Copy the entries below word for word, from their start through the line holding "(x=292, y=23) →", inclusive. Leave the pictures out of your copy.
::::
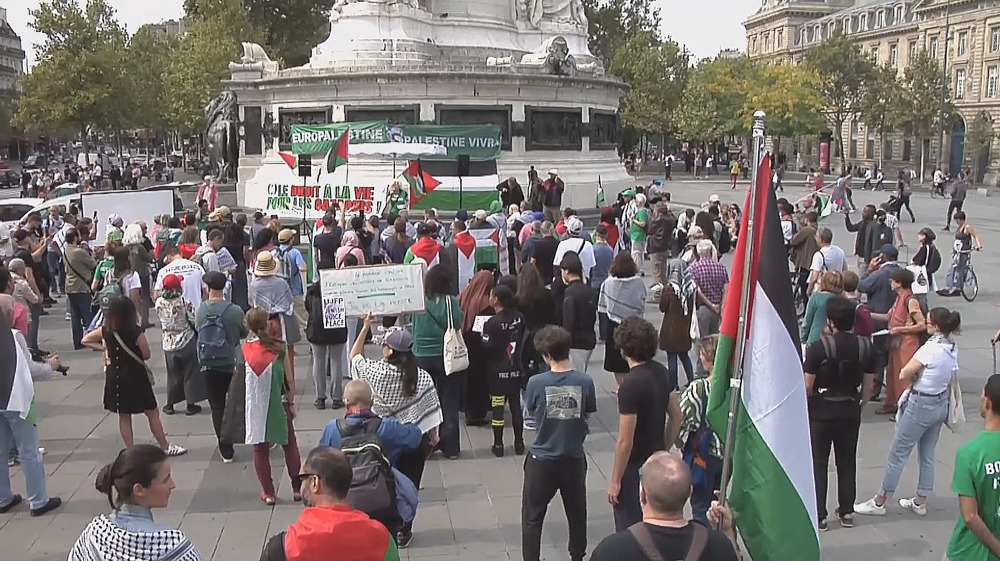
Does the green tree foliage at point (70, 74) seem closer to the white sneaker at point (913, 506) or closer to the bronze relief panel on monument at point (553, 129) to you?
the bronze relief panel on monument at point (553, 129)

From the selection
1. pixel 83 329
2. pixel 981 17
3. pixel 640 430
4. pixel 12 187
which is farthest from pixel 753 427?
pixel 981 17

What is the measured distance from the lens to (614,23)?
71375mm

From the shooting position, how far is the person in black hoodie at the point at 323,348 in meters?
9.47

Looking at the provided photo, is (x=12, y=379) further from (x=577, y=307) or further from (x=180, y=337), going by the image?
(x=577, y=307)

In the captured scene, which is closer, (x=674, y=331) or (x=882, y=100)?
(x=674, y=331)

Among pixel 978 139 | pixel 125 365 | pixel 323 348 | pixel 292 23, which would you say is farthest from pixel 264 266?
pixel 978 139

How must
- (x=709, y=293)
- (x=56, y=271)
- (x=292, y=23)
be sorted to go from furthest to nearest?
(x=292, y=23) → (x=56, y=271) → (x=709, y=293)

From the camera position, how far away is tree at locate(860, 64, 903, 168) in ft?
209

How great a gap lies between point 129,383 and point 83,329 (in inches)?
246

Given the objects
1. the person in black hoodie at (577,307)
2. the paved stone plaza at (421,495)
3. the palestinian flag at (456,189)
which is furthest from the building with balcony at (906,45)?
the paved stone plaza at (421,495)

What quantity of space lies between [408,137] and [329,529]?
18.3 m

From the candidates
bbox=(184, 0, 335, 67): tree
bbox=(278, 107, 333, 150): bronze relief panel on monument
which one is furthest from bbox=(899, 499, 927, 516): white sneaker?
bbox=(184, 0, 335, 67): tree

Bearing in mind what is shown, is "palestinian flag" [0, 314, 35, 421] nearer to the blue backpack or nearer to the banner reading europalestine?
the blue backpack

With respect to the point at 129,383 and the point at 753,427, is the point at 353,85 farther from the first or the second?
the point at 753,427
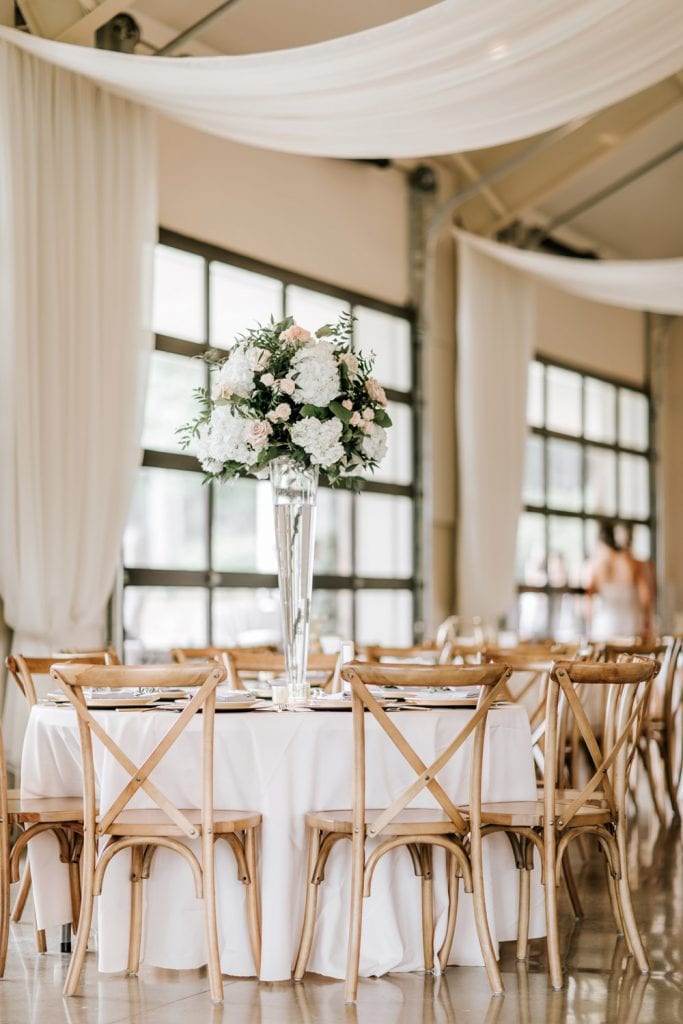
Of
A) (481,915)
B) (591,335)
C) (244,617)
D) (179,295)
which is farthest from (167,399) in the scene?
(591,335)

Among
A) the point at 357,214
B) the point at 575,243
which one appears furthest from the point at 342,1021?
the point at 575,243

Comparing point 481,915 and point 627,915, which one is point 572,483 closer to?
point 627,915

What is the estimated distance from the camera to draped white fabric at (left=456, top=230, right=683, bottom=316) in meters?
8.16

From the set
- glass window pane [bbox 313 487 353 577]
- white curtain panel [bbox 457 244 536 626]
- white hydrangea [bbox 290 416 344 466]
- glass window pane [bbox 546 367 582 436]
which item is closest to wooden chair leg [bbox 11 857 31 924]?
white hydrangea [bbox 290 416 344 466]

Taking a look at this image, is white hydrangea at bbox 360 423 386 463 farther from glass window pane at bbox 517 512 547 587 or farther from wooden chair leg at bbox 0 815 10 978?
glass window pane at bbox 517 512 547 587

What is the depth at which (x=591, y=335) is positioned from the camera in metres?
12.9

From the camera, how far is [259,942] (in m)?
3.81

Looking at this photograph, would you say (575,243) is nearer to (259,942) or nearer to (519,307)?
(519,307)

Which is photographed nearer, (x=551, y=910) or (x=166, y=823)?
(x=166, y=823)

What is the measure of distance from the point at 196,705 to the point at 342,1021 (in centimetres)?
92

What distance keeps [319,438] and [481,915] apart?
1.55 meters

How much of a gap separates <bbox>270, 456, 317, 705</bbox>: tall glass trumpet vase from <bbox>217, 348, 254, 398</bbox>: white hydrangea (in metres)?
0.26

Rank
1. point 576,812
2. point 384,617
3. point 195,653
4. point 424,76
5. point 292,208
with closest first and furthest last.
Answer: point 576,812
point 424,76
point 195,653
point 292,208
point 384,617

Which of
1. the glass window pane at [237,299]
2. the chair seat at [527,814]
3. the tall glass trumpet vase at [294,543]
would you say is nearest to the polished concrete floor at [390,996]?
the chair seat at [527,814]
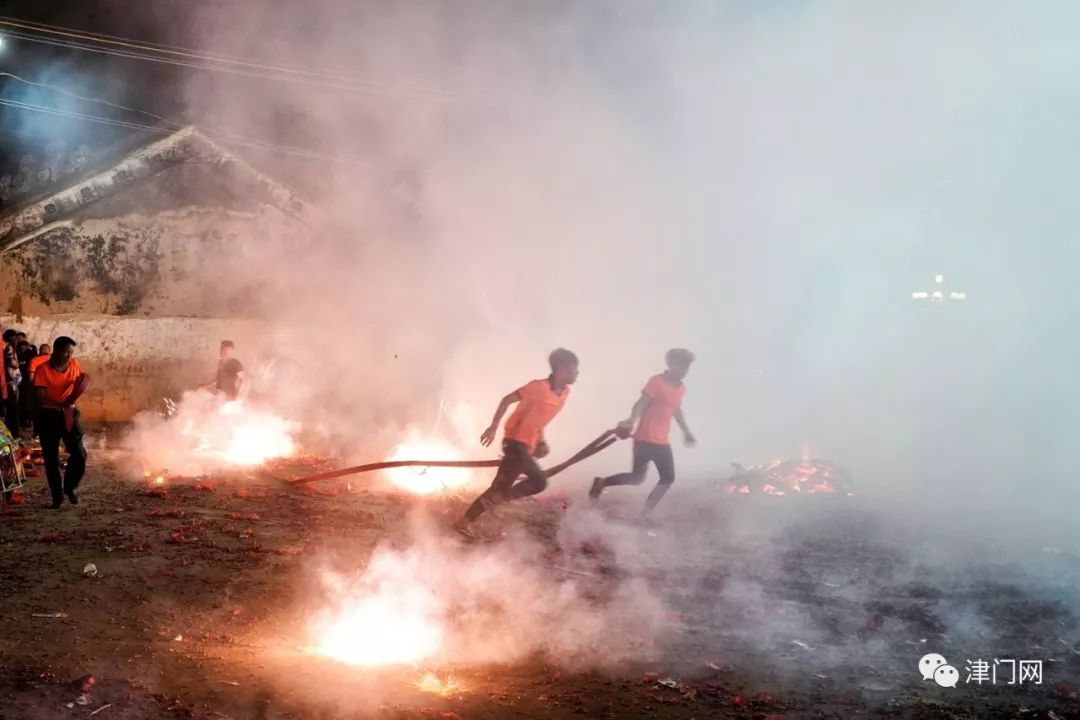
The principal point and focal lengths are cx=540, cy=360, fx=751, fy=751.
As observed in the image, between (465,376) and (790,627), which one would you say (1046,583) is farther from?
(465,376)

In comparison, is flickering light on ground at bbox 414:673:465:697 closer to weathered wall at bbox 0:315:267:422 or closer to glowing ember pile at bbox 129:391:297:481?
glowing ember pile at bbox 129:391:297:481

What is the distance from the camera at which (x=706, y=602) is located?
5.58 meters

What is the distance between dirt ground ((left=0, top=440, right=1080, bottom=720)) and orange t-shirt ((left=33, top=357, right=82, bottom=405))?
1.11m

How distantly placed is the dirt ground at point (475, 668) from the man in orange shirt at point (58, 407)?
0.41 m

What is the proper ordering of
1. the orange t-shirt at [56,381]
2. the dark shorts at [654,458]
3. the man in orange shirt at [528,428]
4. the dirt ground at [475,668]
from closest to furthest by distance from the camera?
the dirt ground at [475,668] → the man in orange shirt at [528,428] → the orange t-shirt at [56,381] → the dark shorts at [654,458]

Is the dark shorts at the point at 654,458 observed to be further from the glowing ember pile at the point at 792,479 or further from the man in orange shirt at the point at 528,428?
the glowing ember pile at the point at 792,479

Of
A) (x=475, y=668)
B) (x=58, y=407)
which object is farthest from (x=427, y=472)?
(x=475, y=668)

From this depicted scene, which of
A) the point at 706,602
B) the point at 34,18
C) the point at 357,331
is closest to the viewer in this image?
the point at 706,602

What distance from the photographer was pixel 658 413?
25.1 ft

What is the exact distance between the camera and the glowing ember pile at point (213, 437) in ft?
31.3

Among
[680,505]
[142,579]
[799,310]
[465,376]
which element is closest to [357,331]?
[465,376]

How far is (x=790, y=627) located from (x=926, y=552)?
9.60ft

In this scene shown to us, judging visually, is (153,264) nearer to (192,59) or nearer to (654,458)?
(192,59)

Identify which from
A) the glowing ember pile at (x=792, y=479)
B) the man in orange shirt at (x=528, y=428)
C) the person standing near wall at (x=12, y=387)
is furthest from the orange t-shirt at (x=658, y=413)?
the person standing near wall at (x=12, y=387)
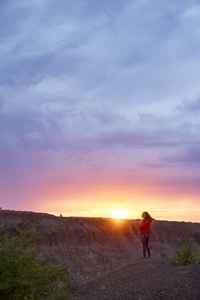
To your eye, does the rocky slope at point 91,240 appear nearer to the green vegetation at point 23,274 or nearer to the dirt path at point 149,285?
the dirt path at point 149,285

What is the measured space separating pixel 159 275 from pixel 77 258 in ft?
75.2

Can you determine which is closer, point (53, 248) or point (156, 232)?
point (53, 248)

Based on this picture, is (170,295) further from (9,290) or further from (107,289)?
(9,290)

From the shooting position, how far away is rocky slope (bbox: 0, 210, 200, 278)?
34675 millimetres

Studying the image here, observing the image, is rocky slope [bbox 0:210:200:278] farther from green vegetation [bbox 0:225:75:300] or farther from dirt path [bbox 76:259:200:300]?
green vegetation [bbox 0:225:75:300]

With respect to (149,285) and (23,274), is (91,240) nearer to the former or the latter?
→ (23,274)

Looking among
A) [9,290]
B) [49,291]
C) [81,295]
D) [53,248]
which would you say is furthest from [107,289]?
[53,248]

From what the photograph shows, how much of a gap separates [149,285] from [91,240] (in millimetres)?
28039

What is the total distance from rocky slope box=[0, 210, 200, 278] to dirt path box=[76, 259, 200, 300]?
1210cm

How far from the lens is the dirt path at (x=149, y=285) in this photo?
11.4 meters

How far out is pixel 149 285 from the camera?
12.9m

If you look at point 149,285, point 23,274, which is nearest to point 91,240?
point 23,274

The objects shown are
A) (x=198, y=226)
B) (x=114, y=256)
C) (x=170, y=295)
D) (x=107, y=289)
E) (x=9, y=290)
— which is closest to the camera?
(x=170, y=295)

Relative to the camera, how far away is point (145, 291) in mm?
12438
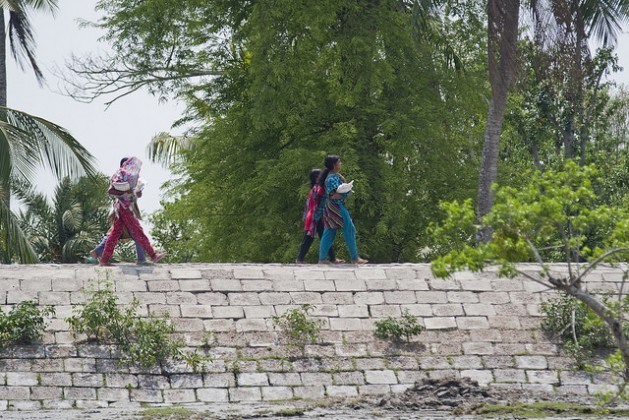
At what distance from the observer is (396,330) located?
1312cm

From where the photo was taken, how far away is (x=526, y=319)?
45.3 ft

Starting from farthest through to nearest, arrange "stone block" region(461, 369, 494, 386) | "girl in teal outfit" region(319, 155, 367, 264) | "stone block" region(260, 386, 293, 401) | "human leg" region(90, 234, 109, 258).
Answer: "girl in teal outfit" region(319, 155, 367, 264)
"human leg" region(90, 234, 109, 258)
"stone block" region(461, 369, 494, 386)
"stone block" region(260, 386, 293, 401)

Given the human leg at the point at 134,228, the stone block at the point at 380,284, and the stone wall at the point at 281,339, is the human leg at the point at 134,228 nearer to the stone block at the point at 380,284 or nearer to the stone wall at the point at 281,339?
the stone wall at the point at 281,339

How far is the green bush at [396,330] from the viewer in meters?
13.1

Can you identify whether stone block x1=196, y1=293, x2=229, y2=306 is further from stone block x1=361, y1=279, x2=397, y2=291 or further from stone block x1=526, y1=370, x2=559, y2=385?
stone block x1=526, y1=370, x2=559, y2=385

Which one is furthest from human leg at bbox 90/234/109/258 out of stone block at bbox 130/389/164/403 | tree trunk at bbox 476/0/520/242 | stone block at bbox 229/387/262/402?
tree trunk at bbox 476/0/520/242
::::
▸ Result of this task:
Does the green tree foliage at point (70, 74) seem closer to the white sneaker at point (913, 506) or closer to the bronze relief panel on monument at point (553, 129) to you?
the bronze relief panel on monument at point (553, 129)

From the selection
1. pixel 83 329
2. pixel 981 17
3. pixel 640 430
4. pixel 12 187
which is farthest from pixel 753 427?
pixel 981 17

What is the measured distance from the lens to (614,23)?
71375mm

From the shooting position, how far is the person in black hoodie at the point at 323,348 in meters?
9.47

Looking at the provided photo, is (x=12, y=379) further from (x=577, y=307) or further from (x=180, y=337), going by the image?
(x=577, y=307)

In the captured scene, which is closer, (x=674, y=331) or (x=882, y=100)?
(x=674, y=331)

Among pixel 978 139 | pixel 125 365 | pixel 323 348 | pixel 292 23, which would you say is farthest from pixel 264 266?
pixel 978 139

How must
- (x=709, y=293)
- (x=56, y=271)
- (x=292, y=23)
be sorted to go from furthest to nearest?
(x=292, y=23) → (x=56, y=271) → (x=709, y=293)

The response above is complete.